Fawkes gave the example of the weather, which we're still not great at modelling a few days in advance, never mind 100 years. In this sense, the chaos of reality still beats our best simulators by a long way. "That idea, that you could predict precisely the weather—would just be transformational," he said.
He also thinks it may never be possible, but even improvements that are minor in scope compared to the idea of a total singularity could have a huge effect, like being able to predict the weather for a month, or better model asteroid impacts.
So perhaps we're not that close to a true simulation singularity after all. But as far as simply confusing the human senses about what's real and what's not, Fawkes reckons that's not far off at all. Indeed, you don't necessarily need perfect graphics to induce suspension of disbelief in the human brain anyway: Just think about how your mind can get carried away watching a film or reading a book. On some level you know it's not real, but that doesn't stop you being emotionally invested. People get married in Second Life.

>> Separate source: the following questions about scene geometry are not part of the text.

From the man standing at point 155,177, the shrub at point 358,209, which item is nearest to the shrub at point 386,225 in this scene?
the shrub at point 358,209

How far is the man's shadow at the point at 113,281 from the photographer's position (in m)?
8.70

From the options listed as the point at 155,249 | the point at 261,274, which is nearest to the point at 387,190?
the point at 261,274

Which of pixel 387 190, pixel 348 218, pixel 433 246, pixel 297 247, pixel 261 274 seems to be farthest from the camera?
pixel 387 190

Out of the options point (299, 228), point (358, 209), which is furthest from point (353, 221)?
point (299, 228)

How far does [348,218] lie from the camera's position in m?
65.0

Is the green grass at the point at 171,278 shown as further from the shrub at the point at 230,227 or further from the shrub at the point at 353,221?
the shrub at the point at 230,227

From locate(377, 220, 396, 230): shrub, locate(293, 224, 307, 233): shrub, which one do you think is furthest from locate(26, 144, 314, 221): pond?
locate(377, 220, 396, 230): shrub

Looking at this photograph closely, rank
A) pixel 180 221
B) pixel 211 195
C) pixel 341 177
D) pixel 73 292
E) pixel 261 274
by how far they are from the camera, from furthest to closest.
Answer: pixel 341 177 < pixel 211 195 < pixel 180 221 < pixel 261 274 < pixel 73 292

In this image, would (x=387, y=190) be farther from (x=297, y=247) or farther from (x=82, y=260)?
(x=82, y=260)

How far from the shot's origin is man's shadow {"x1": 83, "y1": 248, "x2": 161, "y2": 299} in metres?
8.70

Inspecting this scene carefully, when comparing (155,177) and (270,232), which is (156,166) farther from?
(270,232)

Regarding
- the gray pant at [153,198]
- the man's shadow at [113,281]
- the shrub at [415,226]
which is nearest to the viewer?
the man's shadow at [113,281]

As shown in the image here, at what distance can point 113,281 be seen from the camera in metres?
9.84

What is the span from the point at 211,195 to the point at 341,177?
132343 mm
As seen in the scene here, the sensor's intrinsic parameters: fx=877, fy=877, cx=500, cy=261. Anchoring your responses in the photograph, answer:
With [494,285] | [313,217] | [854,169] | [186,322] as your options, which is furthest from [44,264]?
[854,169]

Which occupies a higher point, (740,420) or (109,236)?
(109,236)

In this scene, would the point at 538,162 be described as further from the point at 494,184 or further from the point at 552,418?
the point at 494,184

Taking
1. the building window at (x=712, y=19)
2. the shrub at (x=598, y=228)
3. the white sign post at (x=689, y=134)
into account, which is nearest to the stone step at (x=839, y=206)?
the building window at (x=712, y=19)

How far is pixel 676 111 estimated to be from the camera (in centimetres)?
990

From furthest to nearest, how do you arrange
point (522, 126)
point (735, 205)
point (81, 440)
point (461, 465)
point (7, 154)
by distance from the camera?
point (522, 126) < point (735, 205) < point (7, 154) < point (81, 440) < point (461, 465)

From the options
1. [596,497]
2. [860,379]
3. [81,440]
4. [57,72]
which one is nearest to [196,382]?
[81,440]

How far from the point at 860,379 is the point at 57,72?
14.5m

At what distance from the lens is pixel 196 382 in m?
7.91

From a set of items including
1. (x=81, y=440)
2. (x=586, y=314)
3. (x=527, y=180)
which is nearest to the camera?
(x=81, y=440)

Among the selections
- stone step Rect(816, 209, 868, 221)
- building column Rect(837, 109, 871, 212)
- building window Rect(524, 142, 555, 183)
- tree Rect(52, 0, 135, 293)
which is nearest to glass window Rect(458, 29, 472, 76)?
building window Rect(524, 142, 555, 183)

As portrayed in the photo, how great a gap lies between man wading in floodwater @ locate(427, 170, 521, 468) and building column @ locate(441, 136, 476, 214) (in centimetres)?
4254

As Fawkes concluded in his talk, the human brain is one of the best simulators we've got. Things take an inevitable philosophical turn at this juncture: if simulations are so realistic (or we're so gullible), then how do we know we're not already in a simulation? It's a question that's been pondered by everyone from Plato with his cave allegory to Matrix fanboys to philosopher Nick Bostrom with his simulation hypothesis.
There's a link to be drawn here with the broader technological singularity—because if we are living in a simulation, who or what is behind it? Even as far as we know, a lot of digital simulations rely on some sort of AI to inform what they show.
On the other hand, artificially intelligent robots often use simulations to train for the real world, which might be handy when it comes to warding off potential negative consequences along the way to improved AI. "If you're going to have artificial intelligence in the real world, maybe it's best to test it in a simulation first," Fawkes suggested.
Presuming the technological singularity didn't get there first, and we're the ones in the test zone.